Personal information
- Full name: Sean Simpson
- Date of birth: 16 April 1970 (age 54)
- Original team(s): East Ballarat
- Height: 188 cm (6 ft 2 in)
- Weight: 85 kg (187 lb)
- Position(s): Wingman/Tagger

Playing career^{1}
- Years: Club / Games (Goals)
- 1988–1990: St Kilda / 007 0(1)
- 1991–1998: Geelong / 114 (18)
- Total:  / 121 (19)
- ^{1} Playing statistics correct to the end of 1998.

= Sean Simpson (footballer) =

Australian rules footballer

Sean Simpson (born 16 April 1970) is a former Australian rules footballer who played for St Kilda and Geelong in the Australian Football League (AFL).

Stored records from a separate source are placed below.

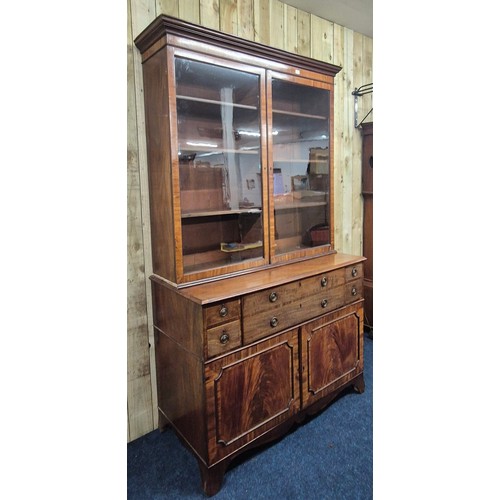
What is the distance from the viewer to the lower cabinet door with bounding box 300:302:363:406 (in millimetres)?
2002

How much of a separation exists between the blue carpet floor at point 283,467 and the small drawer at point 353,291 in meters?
0.66

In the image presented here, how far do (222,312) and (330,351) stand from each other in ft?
2.69

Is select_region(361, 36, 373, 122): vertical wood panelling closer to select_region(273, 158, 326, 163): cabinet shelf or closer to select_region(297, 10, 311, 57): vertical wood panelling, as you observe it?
select_region(297, 10, 311, 57): vertical wood panelling

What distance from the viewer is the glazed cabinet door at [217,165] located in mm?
1725

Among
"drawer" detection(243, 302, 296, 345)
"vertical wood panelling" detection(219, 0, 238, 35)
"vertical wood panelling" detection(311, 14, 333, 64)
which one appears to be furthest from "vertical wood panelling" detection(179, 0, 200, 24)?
"drawer" detection(243, 302, 296, 345)

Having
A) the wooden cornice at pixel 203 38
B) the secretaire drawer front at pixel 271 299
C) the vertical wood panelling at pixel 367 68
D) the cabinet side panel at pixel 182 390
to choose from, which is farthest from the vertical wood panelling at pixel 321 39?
the cabinet side panel at pixel 182 390

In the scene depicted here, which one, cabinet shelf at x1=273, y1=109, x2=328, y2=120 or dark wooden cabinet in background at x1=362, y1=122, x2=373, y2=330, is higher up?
cabinet shelf at x1=273, y1=109, x2=328, y2=120

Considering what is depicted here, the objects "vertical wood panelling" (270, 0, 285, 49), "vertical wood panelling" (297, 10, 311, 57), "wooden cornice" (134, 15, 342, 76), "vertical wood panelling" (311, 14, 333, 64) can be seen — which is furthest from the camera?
"vertical wood panelling" (311, 14, 333, 64)

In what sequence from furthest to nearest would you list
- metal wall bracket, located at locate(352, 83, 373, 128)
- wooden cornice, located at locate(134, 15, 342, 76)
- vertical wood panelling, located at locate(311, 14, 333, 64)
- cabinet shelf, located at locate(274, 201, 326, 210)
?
metal wall bracket, located at locate(352, 83, 373, 128)
vertical wood panelling, located at locate(311, 14, 333, 64)
cabinet shelf, located at locate(274, 201, 326, 210)
wooden cornice, located at locate(134, 15, 342, 76)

Simpson started his career at St Kilda, after being recruited from East Ballarat, but had to wait until his third season to play in a win. After being delisted he was picked up by a much stronger side in Geelong and went on to appear in 10 finals with the club, including the 1992 AFL Grand Final loss. In his first year at Geelong he gained two 'Best on Ground's at the Brownlow Medal count. He played mostly on the wing or as a tagger.

Simpson's son Sam was drafted to Geelong under the father–son rule with the fifty third pick in the 2017 rookie draft.